> GIVEN REQUEST A: In the passage on Black homeownership across municipalities, what overall homeownership rate do the 84 municipalities with no Black-headed households have?
> GIVEN REQUEST B: List every county named in the passage on Black homeownership across municipalities.

> SUPPLIED PASSAGE:
------------

Highest rates of Black homeownership are found in municipalities with high home values and few Black residents
Parallel patterns of Black homeownership can be seen at the municipal level. Analogous to Hunterdon and Sussex counties—high Black homeownership but low Black population overall—are the 79 municipalities that can claim 100 percent Black homeownership, per the American Community Survey. In 60 of these places—three out of four—the population is less than 3 percent Black; in only two of them does the Black percent of the population exceed 10 percent—Chesterfield Township in Burlington County (18.6 percent) and Logan Township in Gloucester County (12.4 percent). Again, in most of these places, the high Black homeownership rate is not as good news as it seems, because it is due mainly to a very small Black population overall.
In general, the rate of Black homeownership, the overall homeownership rate, and the homeownership gap between Black and non-Hispanic white households all tend to decrease as the Black percentage of the population rises [see Table 1]. Black households are more common in places with lower homeownership rates and with housing stocks oriented more towards renters. At one extreme are the 84 municipalities reporting no Black-headed households at all1, and hence a Black homeownership rate of zero. Collectively, these municipalities have an overall homeownership rate of 84.8 percent and a non-Hispanic white ownership rate of 85.8 percent. These places also have expensive housing stocks: The median municipality among these 84 has an average home value of more than $400,000.

------------

> RECORD LIST:
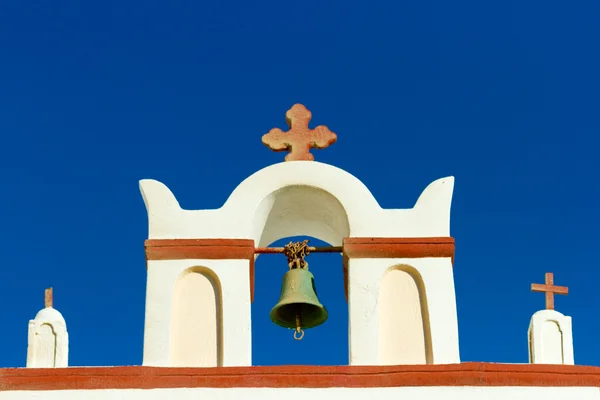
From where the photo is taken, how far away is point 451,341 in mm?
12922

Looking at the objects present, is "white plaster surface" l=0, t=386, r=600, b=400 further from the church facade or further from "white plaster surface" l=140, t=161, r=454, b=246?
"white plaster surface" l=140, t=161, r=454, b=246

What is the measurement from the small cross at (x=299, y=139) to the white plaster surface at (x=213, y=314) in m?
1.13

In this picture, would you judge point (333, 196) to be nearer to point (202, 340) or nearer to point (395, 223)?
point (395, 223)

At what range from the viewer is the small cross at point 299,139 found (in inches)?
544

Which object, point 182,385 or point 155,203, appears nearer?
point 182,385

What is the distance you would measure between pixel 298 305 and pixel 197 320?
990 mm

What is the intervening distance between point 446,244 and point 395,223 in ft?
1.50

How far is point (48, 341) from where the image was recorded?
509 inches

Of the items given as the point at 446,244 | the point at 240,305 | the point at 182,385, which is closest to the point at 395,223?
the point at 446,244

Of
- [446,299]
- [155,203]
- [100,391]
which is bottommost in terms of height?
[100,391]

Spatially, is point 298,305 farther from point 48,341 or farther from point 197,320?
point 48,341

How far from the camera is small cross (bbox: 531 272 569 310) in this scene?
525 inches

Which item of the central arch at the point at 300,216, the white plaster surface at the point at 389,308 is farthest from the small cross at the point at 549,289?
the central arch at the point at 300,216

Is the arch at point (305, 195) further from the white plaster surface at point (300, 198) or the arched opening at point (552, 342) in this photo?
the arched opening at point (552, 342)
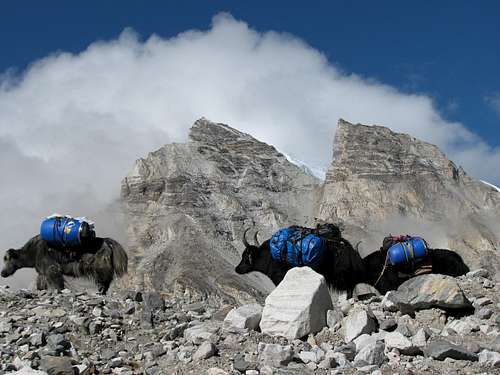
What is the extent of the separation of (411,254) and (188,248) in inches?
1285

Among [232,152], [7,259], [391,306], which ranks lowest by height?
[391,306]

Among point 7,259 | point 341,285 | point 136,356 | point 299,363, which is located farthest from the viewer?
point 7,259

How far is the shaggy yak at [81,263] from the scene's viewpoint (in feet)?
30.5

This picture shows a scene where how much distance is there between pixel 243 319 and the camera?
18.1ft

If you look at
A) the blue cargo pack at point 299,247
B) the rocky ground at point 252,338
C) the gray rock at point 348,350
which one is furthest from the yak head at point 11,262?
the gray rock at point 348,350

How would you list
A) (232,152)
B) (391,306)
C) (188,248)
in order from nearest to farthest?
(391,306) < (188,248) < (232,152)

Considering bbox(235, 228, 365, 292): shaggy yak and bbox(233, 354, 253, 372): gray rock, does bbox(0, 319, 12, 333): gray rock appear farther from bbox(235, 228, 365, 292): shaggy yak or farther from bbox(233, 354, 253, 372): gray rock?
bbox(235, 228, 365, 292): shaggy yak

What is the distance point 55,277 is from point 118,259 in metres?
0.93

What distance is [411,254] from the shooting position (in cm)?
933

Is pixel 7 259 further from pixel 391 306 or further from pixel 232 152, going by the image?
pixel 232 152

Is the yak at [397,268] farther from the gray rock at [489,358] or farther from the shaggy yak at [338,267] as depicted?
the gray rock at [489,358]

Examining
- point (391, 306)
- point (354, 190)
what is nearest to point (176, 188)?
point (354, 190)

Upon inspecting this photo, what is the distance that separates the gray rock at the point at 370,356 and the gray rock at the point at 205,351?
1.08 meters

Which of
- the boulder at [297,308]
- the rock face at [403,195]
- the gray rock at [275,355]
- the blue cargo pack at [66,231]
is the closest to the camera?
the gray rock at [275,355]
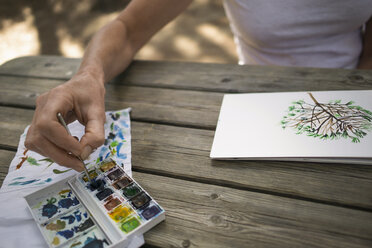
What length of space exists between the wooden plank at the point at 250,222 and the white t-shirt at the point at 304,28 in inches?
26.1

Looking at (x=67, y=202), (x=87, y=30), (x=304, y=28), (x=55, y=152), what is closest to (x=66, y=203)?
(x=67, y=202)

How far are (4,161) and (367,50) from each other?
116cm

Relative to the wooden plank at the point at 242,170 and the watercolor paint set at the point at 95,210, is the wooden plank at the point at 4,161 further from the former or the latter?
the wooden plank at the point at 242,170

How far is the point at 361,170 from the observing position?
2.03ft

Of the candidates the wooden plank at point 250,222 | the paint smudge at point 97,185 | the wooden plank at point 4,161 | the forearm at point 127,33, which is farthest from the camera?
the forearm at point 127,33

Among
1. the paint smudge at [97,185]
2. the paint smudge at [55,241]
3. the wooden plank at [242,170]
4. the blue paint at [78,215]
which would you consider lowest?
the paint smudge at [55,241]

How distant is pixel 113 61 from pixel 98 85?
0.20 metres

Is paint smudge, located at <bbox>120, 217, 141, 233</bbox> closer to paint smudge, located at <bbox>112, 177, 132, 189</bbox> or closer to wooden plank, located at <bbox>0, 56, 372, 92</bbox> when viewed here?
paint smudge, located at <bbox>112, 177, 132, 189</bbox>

------------

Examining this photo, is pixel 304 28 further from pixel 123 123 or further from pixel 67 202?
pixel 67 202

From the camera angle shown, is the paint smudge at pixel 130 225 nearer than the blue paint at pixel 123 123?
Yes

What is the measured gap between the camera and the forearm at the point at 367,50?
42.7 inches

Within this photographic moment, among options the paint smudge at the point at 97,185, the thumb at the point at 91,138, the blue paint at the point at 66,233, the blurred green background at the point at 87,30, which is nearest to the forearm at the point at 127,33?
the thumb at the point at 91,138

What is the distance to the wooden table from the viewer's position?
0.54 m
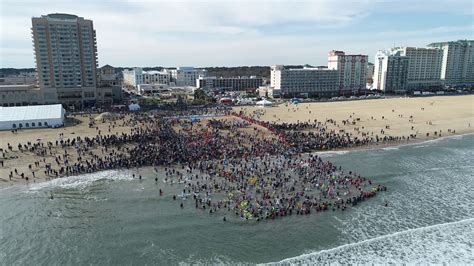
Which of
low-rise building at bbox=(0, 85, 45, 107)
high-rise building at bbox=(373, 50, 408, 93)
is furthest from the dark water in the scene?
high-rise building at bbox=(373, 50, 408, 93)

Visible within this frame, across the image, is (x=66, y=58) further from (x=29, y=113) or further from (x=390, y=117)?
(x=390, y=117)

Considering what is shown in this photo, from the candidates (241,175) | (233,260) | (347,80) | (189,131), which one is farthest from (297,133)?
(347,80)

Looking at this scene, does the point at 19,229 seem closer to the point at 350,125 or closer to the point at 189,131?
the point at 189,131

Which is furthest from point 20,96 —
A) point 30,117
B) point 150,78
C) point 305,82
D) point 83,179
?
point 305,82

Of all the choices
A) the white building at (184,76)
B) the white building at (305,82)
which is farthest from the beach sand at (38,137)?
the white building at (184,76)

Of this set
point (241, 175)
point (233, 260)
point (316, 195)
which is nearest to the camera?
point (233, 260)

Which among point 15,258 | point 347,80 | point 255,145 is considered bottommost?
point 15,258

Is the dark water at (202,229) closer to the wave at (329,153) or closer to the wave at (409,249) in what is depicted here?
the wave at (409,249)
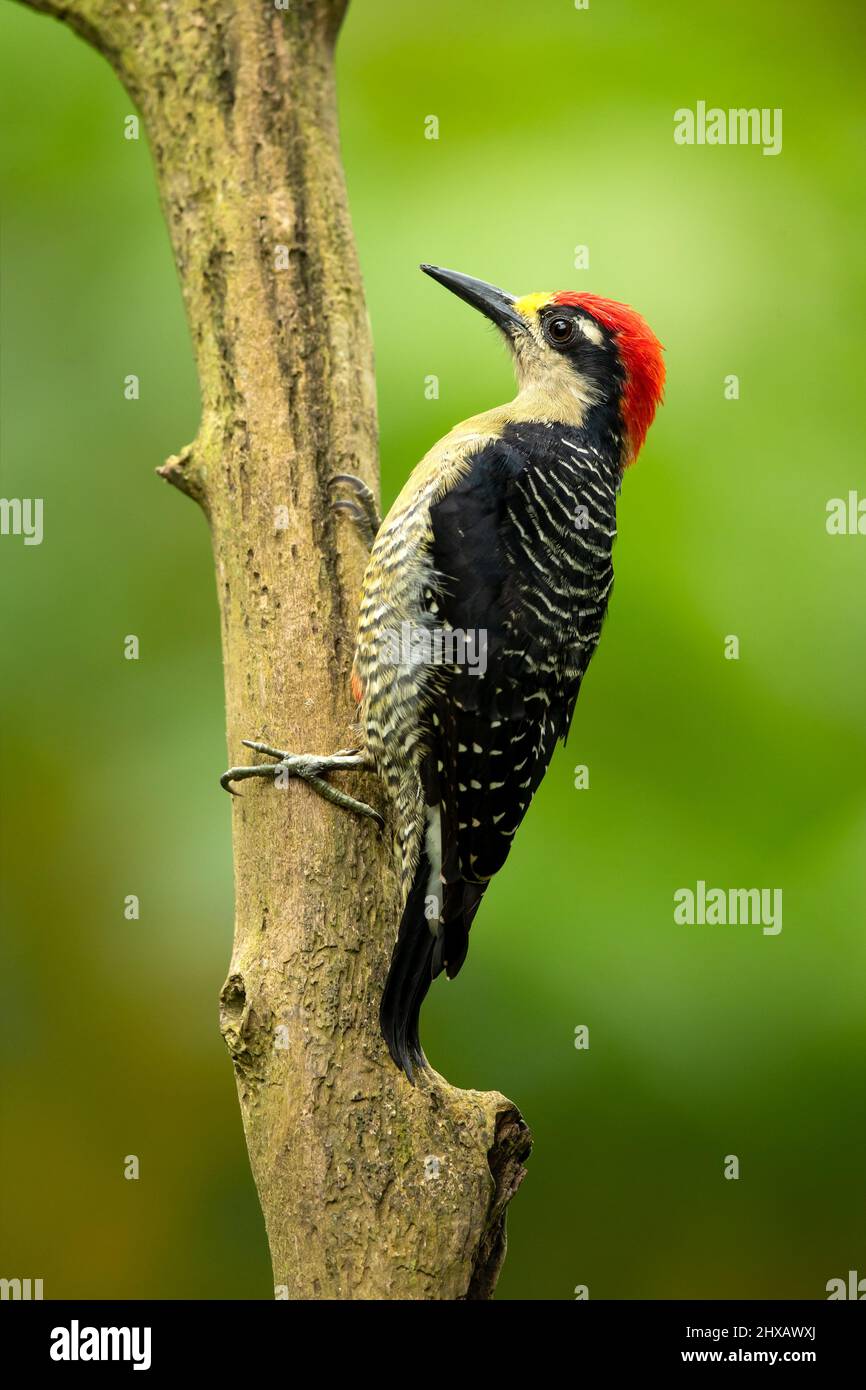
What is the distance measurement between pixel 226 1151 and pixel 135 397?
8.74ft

------------

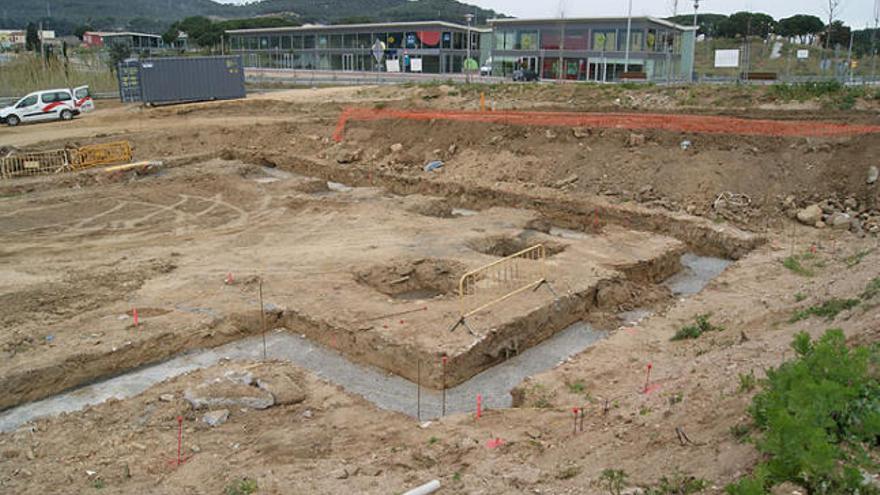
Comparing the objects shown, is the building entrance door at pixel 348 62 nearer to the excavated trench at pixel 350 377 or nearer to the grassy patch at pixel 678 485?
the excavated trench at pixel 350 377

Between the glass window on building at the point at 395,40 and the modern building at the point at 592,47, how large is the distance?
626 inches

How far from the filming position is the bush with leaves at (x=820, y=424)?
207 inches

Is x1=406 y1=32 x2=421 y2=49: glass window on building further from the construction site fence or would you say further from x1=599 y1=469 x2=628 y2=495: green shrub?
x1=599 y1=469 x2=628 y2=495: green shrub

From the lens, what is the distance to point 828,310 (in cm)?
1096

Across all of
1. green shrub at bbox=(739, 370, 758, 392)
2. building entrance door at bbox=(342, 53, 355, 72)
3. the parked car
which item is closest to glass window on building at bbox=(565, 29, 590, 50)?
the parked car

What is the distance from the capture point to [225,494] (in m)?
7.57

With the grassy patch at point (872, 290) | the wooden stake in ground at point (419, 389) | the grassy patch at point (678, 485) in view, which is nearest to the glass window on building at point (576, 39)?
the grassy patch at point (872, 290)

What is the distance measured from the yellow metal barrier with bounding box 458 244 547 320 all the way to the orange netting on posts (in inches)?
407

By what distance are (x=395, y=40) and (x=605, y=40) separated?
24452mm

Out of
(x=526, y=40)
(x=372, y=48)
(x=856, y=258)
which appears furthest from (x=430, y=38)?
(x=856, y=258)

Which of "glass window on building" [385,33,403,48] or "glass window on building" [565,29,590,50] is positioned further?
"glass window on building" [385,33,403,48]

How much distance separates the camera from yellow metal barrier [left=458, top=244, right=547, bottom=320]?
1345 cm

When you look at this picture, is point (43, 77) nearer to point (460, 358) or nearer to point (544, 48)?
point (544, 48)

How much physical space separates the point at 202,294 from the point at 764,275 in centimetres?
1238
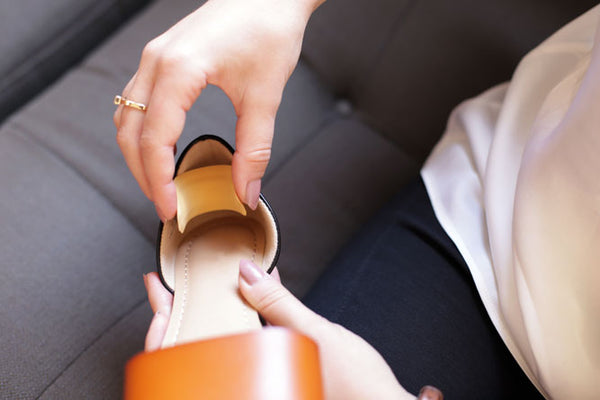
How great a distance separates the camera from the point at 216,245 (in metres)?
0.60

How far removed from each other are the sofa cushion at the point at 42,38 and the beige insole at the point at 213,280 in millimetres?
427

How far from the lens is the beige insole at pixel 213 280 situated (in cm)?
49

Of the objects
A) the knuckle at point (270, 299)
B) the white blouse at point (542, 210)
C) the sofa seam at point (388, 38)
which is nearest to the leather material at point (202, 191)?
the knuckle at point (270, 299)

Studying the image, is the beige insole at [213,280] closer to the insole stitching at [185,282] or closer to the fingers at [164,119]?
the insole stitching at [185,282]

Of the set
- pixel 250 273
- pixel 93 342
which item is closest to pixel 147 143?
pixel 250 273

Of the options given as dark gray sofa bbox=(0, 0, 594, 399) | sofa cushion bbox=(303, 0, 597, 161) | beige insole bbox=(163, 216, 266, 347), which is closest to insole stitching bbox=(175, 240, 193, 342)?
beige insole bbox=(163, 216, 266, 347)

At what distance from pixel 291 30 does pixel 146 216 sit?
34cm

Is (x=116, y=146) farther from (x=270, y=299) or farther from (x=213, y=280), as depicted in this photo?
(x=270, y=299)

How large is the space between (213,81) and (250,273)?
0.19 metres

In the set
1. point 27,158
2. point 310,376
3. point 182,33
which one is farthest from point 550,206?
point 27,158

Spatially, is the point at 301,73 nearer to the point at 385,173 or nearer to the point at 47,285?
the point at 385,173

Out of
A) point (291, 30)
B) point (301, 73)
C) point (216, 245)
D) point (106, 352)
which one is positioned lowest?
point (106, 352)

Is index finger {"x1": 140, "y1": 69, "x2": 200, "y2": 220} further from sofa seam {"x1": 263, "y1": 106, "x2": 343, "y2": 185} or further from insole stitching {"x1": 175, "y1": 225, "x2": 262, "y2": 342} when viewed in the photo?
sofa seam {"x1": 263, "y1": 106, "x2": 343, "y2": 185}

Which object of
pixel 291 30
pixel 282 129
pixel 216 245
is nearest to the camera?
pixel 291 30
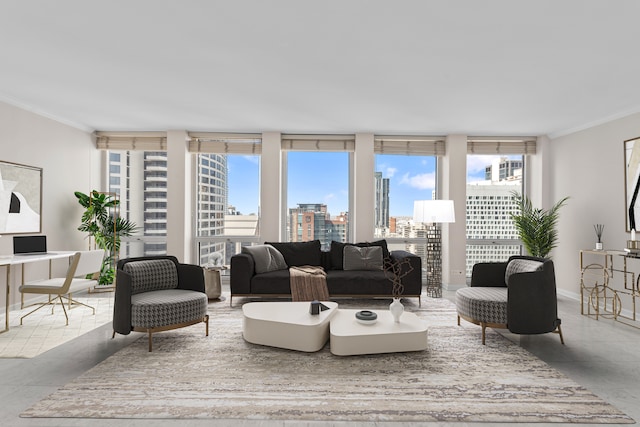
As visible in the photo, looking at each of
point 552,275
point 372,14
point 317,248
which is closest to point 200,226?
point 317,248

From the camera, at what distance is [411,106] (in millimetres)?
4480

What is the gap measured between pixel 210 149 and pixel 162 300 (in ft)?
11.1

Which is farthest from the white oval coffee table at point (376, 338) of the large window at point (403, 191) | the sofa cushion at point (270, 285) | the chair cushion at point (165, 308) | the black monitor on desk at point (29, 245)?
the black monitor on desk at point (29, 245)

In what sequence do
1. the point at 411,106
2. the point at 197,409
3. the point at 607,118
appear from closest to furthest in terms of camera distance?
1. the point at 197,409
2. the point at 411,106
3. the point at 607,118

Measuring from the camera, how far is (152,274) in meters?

------------

> COMPLETE RESPONSE A: 84.8 percent

> COMPLETE RESPONSE B: Hunterdon County, Sussex County, Burlington County, Gloucester County